§ **Page excerpt**
<<<<
Lubricity: lubricity is arguably one of the most important features of a drilling fluid. Lubricity of a drilling fluid directly affects the rate of penetration or ROP which in turn translates into shorter rig time which is the most expensive component of a typical drilling program.
Shale inhibition: shales are loosely consolidated clays with extremely low permeability and until about two decades ago, were considered expensive blockages and more often than not would cause abandonment of an expensive program. The advent and maturity of shale fracturing to unlock the oil trapped in shale formations changed the industry and its perception of shale. Holes are drilled through shale formations and then the fracturing operation starts in what is referred to as multi-stage fracing. For a multi-stage fracing operation to be successful, a clean, stable hole is of paramount importance and that’s what makes the selection of proper drilling fluid more and more important. One major disadvantage of WBMs compared to OBMs is their activity towards shales or the other way around. Unlike oils, water tends to penetrate the internal lattices of loosely consolidated reactive clays and cause their swelling and disintegration with subsequent hole destabilization. Many additives were developed to remediate or permanently address this issue but there is still a need for more cost-effective and environmentally friendly additives.
Corrosion inhibition: another disadvantage of WBMs versus OBMs are their relative corrosiveness specially the brine-based ones which usually contain corrosive brines as the main components of density addition. Increasing the density of drilling fluids is one of the challenges of any mud system. In the past, high density, insoluble solids were the products of choice for increasing the density. Their incorporation required addition of other additives to suspend them and prevent their agglomeration and settling. Pore plugging and formation damage were also appeared as one of their associated problems. Soluble salts addressed most of those problems in the WBMs but created their own and that was their unusual corrosivity. While there has been progress in combating and inhibiting the corrosion problem, the need for more effective inhibition system is felt by the industry insiders.
Summary
In accordance with an aspect, there is provided a series of drilling fluids with superior performance and lower environmental footprints than the conventional brine-based drilling fluids.
In accordance with an aspect, there is provided a water-based drilling fluid comprising a high concentration of one or more soluble salts and/or a high concentration of one or more non-reducing sugar alcohols.
In an aspect, the soluble salts are present in a concentration of at least about 5%, at least about 10%, at least about 15%, at least about 20%, at least about 25%, at least about 30%, at least about 35%, at least about 40%, at least about 45%, at least about 50%, at least about 55%, at least about 60%, at least about 65%, at least about 70%, at least about 75%, at least about 80%, at least about 85%, or at least about 90% w/v or w/w of the drilling fluid, such as from about 20 to about 50% w/v or w/w of the drilling fluid.
In an aspect, the soluble salts are fully dissolved or partially dissolved.
In an aspect, the soluble salts have fair to high solubility in water.
In an aspect, the soluble salts have at least 1% solubility in water, preferably at least 5% solubility in water, or more preferably at least 10% solubility in water.
In an aspect, the soluble salts have an acceptable temperature-solubility profile.
>>>>
§ **Activity**
In the drilling fluid excerpt, what does the lubricity of a drilling fluid directly affect?

§ **Data for analysis**
<<<<
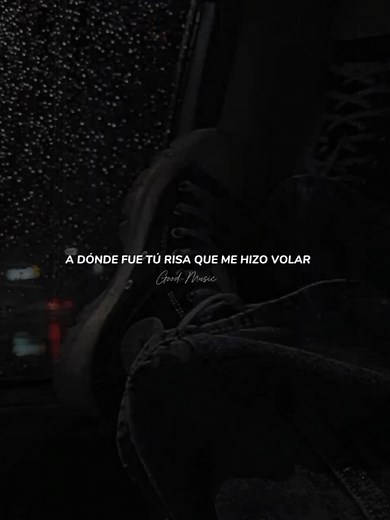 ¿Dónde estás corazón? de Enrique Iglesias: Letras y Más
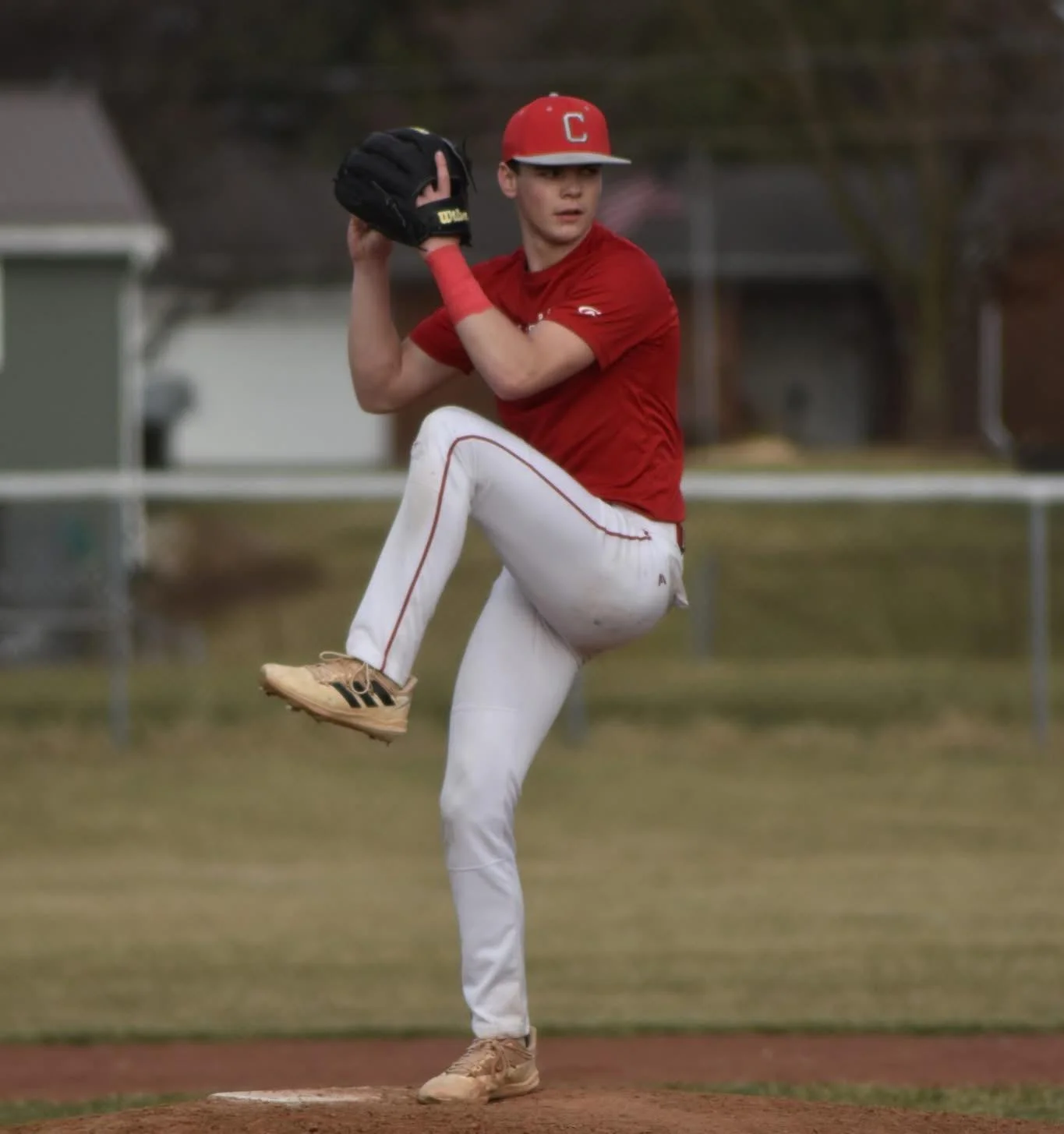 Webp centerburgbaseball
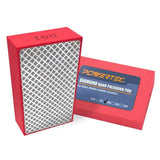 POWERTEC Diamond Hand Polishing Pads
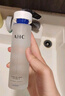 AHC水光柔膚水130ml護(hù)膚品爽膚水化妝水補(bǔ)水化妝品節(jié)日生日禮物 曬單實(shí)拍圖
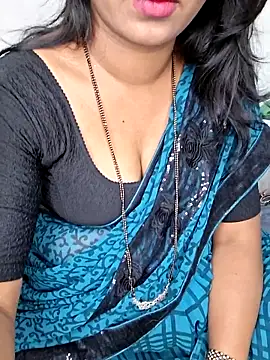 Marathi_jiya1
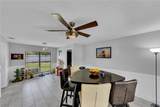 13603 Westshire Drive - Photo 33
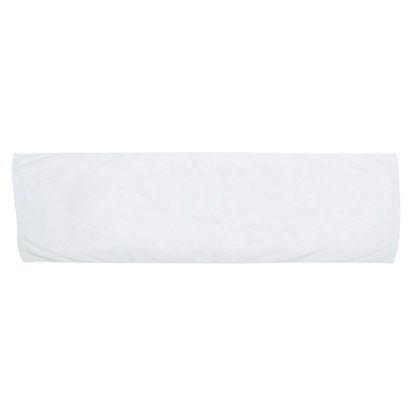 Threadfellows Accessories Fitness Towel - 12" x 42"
>>>>
<<<<
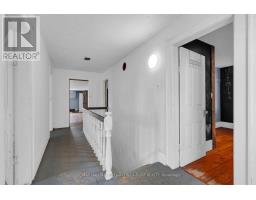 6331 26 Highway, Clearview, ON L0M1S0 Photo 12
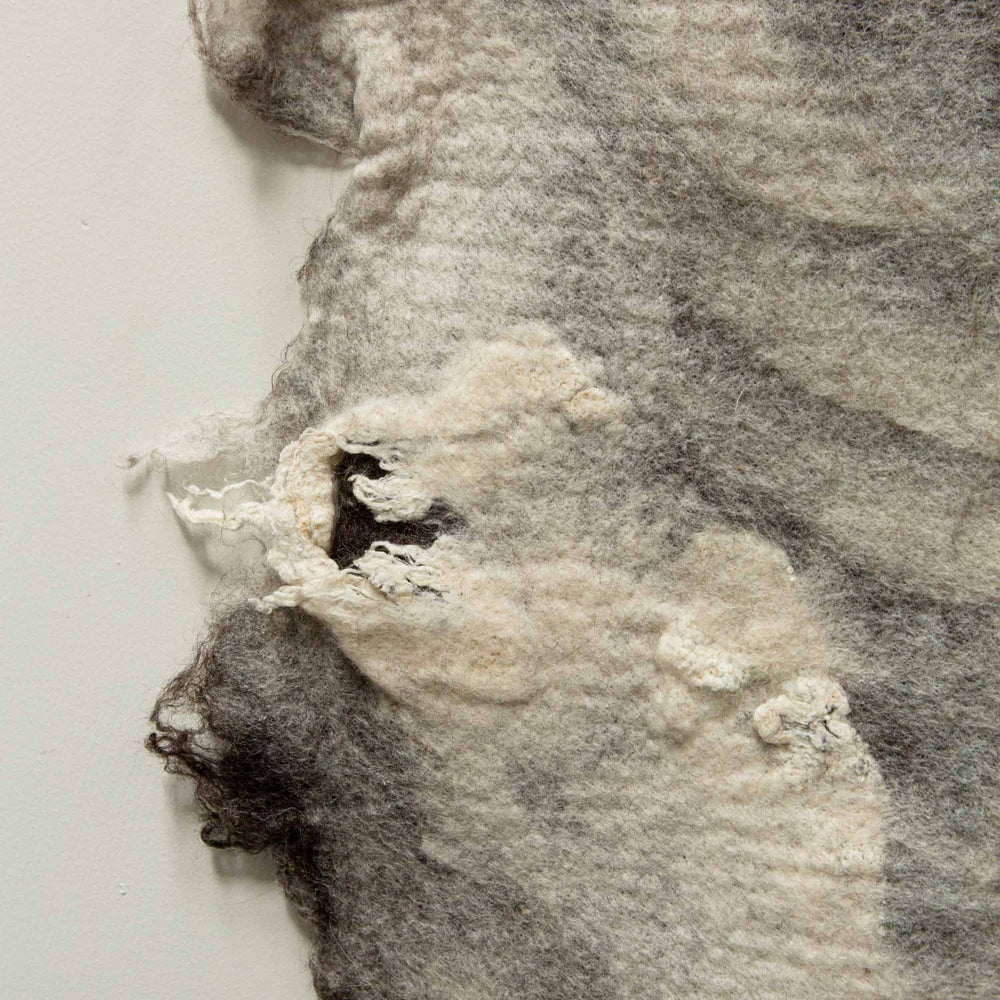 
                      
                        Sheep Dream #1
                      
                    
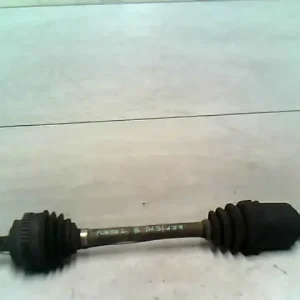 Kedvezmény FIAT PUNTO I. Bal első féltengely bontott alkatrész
>>>>
§ **Solution to this task**
It directly affects the rate of penetration (ROP).